Write out every one of the lines below word for word, leaving out the pictures.

— begin Data —

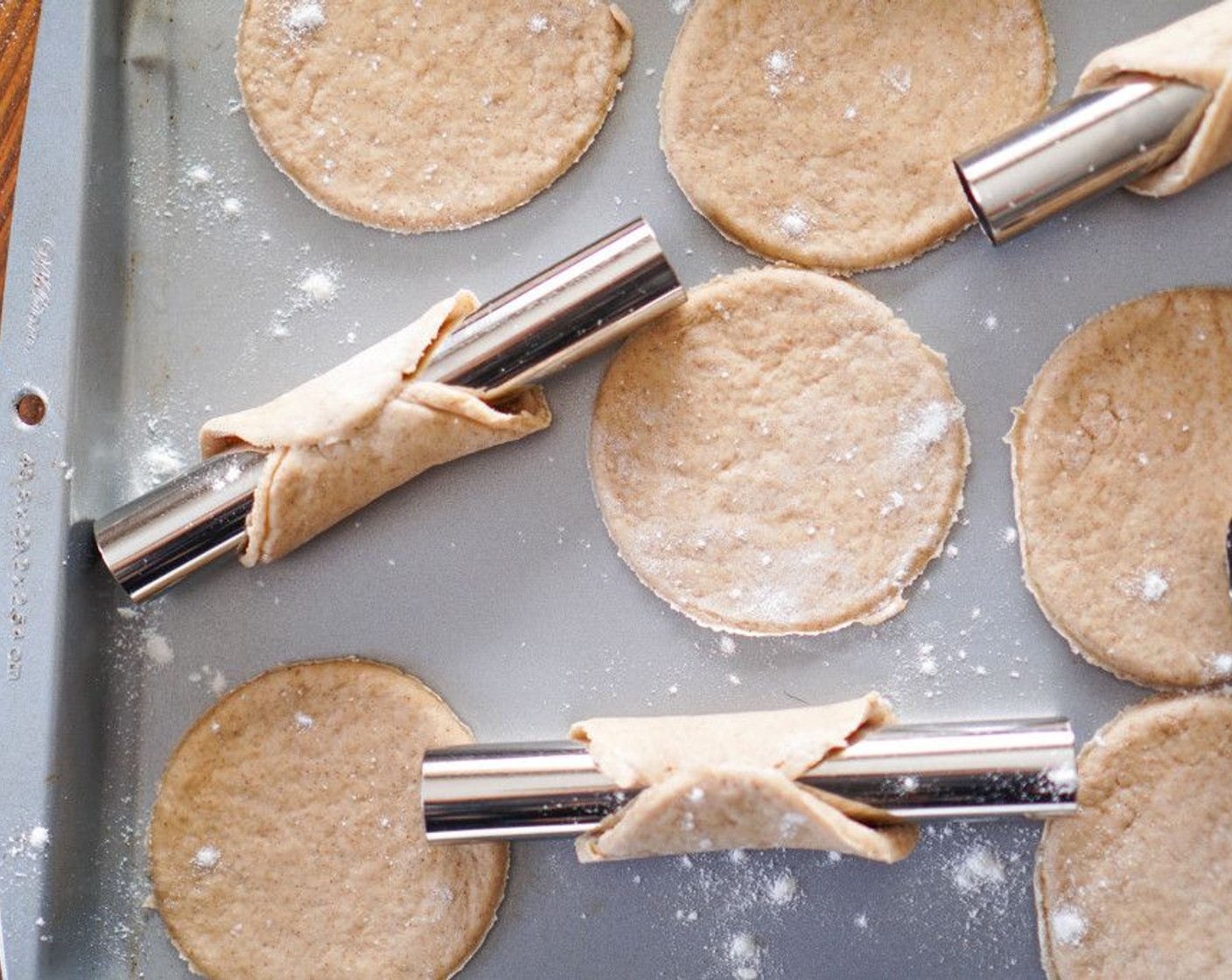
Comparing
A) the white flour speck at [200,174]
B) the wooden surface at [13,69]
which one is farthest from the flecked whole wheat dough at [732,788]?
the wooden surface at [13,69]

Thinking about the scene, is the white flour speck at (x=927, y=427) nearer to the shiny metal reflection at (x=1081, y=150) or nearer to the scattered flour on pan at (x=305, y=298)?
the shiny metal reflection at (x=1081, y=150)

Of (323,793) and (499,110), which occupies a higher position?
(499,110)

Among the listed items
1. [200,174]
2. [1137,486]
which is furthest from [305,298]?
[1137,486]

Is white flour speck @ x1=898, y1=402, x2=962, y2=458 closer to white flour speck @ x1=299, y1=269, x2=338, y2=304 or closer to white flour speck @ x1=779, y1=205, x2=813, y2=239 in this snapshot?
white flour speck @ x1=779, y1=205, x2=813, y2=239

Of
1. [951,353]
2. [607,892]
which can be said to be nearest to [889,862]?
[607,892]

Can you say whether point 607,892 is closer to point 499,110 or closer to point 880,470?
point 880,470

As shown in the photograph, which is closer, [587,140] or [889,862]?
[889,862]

— end Data —

## Task output
Comparing
A) the white flour speck at [200,174]
B) the wooden surface at [13,69]
which one is farthest from the flecked whole wheat dough at [732,788]?
the wooden surface at [13,69]

Thinking about the scene, is the white flour speck at (x=927, y=427) nearer to the shiny metal reflection at (x=1081, y=150) or nearer to the scattered flour on pan at (x=305, y=298)?
the shiny metal reflection at (x=1081, y=150)

Of (323,793) and (499,110), which occupies a higher position?
(499,110)

Among the listed items
1. [200,174]
2. [1137,486]
which is furthest from [305,298]?
[1137,486]

Is white flour speck @ x1=898, y1=402, x2=962, y2=458 closer to white flour speck @ x1=299, y1=269, x2=338, y2=304 or closer to white flour speck @ x1=779, y1=205, x2=813, y2=239 in this snapshot?
white flour speck @ x1=779, y1=205, x2=813, y2=239

Of
1. [951,353]
2. [607,892]
which can be said to be nearest to [889,862]?
[607,892]

Can you say whether point 607,892 is closer to point 499,110 or closer to point 880,470?
point 880,470

As shown in the photograph, which is closer, [587,140] or [889,862]?
[889,862]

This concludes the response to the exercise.